Asakire Hitap

(Dinî Ceride, numara 110, 30 Nisan 1909)

Ey asakir-i muvahhidîn! Fahr-i Âlemin (aleyhissalâtü vesselâm) fermânını size tebliğ ediyorum ki, şeriat dairesinde ulü’l-emre itaat farzdır. Ulü’l-emriniz ve üstadlarınız, zabitlerinizdir. Askerlik ocağı cesîm ve muntazam bir fabrikaya benzer. Çarkların biri intizam ve itaatte serkeşlik etmekle, bütün fabrika hercümerc olur.

Sizin o muntazam ve kuvvetli fabrika-i askeriyeniz, otuz milyon Osmanlı ve üç yüz milyon nüfus-u İslâmiyenin nokta-i istinadı ve mâden-i istimdadıdır.

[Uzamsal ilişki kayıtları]
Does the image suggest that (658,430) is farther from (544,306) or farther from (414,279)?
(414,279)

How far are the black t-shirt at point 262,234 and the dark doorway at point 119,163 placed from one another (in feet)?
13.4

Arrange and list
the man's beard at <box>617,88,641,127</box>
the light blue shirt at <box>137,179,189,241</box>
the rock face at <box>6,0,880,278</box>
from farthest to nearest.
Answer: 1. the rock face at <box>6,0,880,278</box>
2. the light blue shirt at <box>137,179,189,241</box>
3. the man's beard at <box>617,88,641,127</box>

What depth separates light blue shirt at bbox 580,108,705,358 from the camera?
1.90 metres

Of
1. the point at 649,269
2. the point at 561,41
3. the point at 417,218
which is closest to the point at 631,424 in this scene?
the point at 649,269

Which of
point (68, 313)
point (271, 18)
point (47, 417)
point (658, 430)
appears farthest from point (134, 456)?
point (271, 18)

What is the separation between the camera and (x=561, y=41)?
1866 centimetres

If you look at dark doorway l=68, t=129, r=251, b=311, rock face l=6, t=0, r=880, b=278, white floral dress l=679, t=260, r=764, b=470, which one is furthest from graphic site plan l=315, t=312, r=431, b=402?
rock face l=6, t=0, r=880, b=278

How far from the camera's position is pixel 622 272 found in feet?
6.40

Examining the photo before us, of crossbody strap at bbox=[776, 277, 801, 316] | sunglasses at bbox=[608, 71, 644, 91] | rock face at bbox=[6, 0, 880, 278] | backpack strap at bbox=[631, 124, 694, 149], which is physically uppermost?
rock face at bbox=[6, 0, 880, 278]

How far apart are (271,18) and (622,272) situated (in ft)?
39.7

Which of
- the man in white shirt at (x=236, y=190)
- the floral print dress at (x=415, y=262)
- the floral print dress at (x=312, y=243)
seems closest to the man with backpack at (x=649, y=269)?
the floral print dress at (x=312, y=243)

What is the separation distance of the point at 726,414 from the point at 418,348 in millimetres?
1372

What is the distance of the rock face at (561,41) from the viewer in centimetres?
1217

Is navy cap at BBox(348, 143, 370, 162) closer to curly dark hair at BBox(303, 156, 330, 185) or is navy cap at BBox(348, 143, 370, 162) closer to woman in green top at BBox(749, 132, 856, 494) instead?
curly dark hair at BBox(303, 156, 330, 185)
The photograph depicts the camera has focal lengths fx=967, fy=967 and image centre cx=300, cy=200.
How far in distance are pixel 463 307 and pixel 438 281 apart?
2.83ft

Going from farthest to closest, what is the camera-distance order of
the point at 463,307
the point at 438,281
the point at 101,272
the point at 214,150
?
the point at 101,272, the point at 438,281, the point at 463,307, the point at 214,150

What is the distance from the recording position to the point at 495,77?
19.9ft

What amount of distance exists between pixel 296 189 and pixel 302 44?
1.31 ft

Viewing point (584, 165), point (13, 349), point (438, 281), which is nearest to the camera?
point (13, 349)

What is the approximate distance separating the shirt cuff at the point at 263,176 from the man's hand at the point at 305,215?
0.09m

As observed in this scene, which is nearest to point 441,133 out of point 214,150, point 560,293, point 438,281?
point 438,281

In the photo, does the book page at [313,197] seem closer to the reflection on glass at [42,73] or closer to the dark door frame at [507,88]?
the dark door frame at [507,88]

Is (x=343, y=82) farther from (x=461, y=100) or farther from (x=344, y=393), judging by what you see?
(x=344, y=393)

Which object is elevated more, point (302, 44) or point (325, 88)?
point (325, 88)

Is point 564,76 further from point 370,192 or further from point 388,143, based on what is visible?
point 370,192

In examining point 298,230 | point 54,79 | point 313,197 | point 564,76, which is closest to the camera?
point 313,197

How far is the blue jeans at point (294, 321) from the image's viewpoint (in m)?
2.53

Yönerge 1 ▸
Askerlere hitap metninde askerlik ocağı neye benzetiliyor?
Yönerge 2 ▸
Askerlere hitap metnini "(Dinî Ceride, numara" ifadesinden "ve mâden-i istimdadıdır." ifadesine kadar hiç değiştirmeden tekrarla.

Çözüm 1 ▸
Cesîm ve muntazam bir fabrikaya.

Çözüm 2 ▸
(Dinî Ceride, numara 110, 30 Nisan 1909)

Ey asakir-i muvahhidîn! Fahr-i Âlemin (aleyhissalâtü vesselâm) fermânını size tebliğ ediyorum ki, şeriat dairesinde ulü’l-emre itaat farzdır. Ulü’l-emriniz ve üstadlarınız, zabitlerinizdir. Askerlik ocağı cesîm ve muntazam bir fabrikaya benzer. Çarkların biri intizam ve itaatte serkeşlik etmekle, bütün fabrika hercümerc olur.

Sizin o muntazam ve kuvvetli fabrika-i askeriyeniz, otuz milyon Osmanlı ve üç yüz milyon nüfus-u İslâmiyenin nokta-i istinadı ve mâden-i istimdadıdır.